Госпожа де Пьен покачала головой.
— Ей уже немного дней осталось провести на этом свете. Сегодня утром ее соборовали.
— На нее было больно смотреть, — сказал Макс, подойдя к окну, вероятно, для того, чтобы скрыть свое волнение.
— Конечно, тяжко умирать в ее годы, — сокрушенно проговорила г-жа де Пьен. — Но проживи она дольше — как знать? — быть может, это обернулось бы несчастьем для нее… Не допустив, чтобы бедняжка наложила на себя руки, провидение пожелало дать ей время на покаяние… Это величайшая милость, всю важность которой она теперь и сама сознает… Аббат Дюбиньон очень доволен ею. Не стоит слишком жалеть ее, Макс!

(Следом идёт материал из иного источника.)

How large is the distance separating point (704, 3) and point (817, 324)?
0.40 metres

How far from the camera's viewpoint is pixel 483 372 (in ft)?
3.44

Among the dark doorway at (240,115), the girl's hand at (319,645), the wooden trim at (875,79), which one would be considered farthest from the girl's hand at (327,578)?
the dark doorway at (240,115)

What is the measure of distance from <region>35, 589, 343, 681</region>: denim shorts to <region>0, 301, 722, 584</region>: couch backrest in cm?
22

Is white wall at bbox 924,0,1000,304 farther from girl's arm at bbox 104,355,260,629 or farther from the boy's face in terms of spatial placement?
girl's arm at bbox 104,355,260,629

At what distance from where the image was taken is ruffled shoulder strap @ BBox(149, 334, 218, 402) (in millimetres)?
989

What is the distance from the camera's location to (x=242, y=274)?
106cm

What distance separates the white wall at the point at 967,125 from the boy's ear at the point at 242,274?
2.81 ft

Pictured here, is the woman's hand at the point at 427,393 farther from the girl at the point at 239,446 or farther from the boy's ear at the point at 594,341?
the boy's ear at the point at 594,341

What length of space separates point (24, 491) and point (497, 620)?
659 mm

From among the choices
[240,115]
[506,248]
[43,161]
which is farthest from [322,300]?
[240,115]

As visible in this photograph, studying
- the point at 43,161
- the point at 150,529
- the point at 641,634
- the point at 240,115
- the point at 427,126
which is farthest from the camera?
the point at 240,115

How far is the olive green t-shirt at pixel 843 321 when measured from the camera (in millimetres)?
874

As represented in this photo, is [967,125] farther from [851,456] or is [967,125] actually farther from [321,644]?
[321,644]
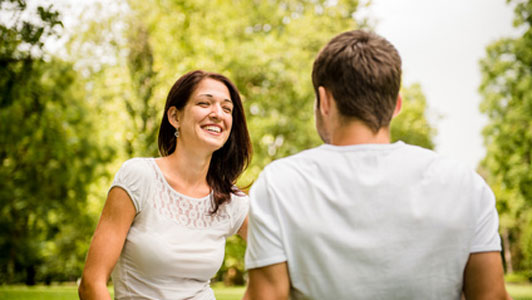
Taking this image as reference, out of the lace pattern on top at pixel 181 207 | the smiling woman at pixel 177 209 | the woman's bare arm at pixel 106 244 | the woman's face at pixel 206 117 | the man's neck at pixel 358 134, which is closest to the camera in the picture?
the man's neck at pixel 358 134

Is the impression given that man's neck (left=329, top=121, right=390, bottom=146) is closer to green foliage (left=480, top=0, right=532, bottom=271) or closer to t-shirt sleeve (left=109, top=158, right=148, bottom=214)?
t-shirt sleeve (left=109, top=158, right=148, bottom=214)

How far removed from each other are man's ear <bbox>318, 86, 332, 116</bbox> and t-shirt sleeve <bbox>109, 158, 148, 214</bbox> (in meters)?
1.34

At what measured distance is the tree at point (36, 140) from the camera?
7.30m

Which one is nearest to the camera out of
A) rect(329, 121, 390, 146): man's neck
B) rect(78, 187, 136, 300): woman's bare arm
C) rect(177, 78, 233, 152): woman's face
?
rect(329, 121, 390, 146): man's neck

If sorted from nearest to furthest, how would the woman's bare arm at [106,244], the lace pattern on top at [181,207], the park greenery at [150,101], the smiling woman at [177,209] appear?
the woman's bare arm at [106,244] < the smiling woman at [177,209] < the lace pattern on top at [181,207] < the park greenery at [150,101]

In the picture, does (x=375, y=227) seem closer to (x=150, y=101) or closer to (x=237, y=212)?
(x=237, y=212)

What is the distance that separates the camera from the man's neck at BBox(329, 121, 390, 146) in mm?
1636

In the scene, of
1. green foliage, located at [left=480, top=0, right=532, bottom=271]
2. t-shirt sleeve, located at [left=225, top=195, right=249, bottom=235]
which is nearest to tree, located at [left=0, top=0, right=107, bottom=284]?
t-shirt sleeve, located at [left=225, top=195, right=249, bottom=235]

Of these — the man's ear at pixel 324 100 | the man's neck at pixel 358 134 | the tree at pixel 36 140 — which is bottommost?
the tree at pixel 36 140

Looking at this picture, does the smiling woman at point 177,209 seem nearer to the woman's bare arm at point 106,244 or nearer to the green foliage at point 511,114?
the woman's bare arm at point 106,244

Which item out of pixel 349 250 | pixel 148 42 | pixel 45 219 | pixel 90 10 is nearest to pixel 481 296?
pixel 349 250

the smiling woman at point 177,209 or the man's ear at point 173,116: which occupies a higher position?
the man's ear at point 173,116

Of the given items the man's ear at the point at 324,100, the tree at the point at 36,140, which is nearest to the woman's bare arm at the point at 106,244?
the man's ear at the point at 324,100

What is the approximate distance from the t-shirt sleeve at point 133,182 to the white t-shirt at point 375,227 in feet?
4.06
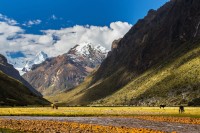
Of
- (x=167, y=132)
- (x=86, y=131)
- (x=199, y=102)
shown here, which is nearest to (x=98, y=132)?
Answer: (x=86, y=131)

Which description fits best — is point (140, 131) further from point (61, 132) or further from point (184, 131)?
point (61, 132)

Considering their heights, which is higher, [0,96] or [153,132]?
[0,96]

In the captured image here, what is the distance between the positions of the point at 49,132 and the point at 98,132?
505cm

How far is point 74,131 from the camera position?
3697cm

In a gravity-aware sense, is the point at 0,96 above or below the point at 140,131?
above

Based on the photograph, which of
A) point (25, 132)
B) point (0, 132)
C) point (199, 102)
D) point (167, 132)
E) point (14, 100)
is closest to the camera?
point (0, 132)

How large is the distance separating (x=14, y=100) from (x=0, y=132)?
563 ft

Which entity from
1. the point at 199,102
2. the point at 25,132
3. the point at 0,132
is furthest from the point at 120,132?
the point at 199,102

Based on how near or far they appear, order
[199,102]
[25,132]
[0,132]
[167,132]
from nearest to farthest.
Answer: [0,132]
[25,132]
[167,132]
[199,102]

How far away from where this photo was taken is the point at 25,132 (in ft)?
113

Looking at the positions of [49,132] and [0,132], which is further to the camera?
[49,132]

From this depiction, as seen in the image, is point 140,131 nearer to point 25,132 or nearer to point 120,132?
point 120,132

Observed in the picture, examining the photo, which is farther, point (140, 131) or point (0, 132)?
point (140, 131)

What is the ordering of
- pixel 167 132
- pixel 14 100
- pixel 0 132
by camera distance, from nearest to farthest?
1. pixel 0 132
2. pixel 167 132
3. pixel 14 100
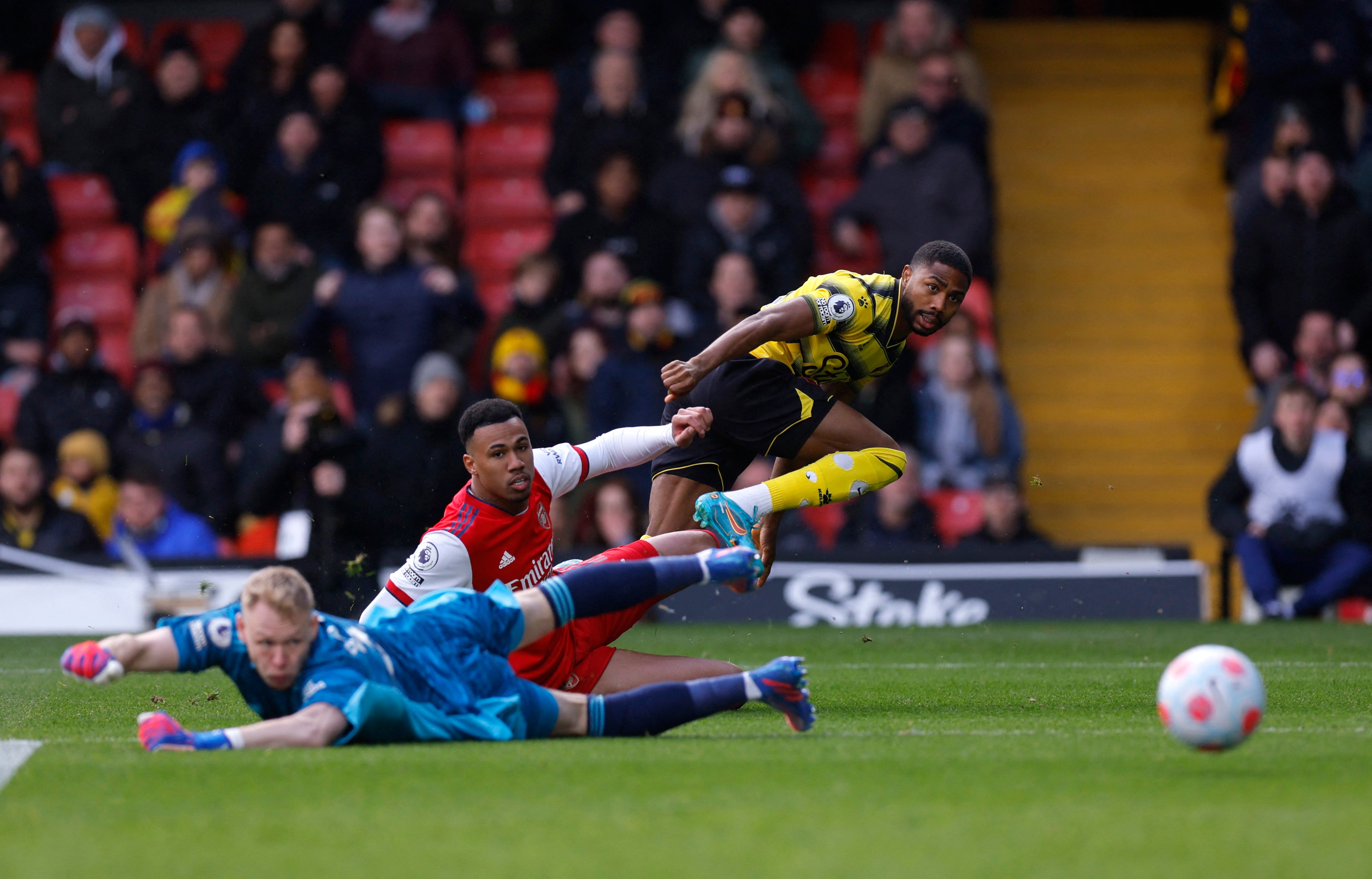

— Не знаю, нужно ли жалеть того, кто умирает молодым… — ответил он довольно резко. — Впрочем, мне хотелось бы умереть молодым. Но хуже всего для меня — это видеть ее страдания.
— Телесные страдания бывают нередко полезны для души.
Макс молча сел в противоположном конце комнаты, в темном углу, наполовину скрытом тяжелыми занавесями. Г-жа де Пьен работала или притворялась, что работает, обратив глаза на вышивание, но ей казалось, будто она ощущает, как некую тяжесть, устремленный на нее взгляд Макса. Ей чудилось, что этот взгляд, которого она пыталась избежать, скользит по ее рукам, плечам, по ее лбу. Вот он остановился на ее ножке, и она торопливо спрятала ее под юбкой. Быть может, сударыня, есть доля правды в том, что говорят о магнетическом флюиде[29].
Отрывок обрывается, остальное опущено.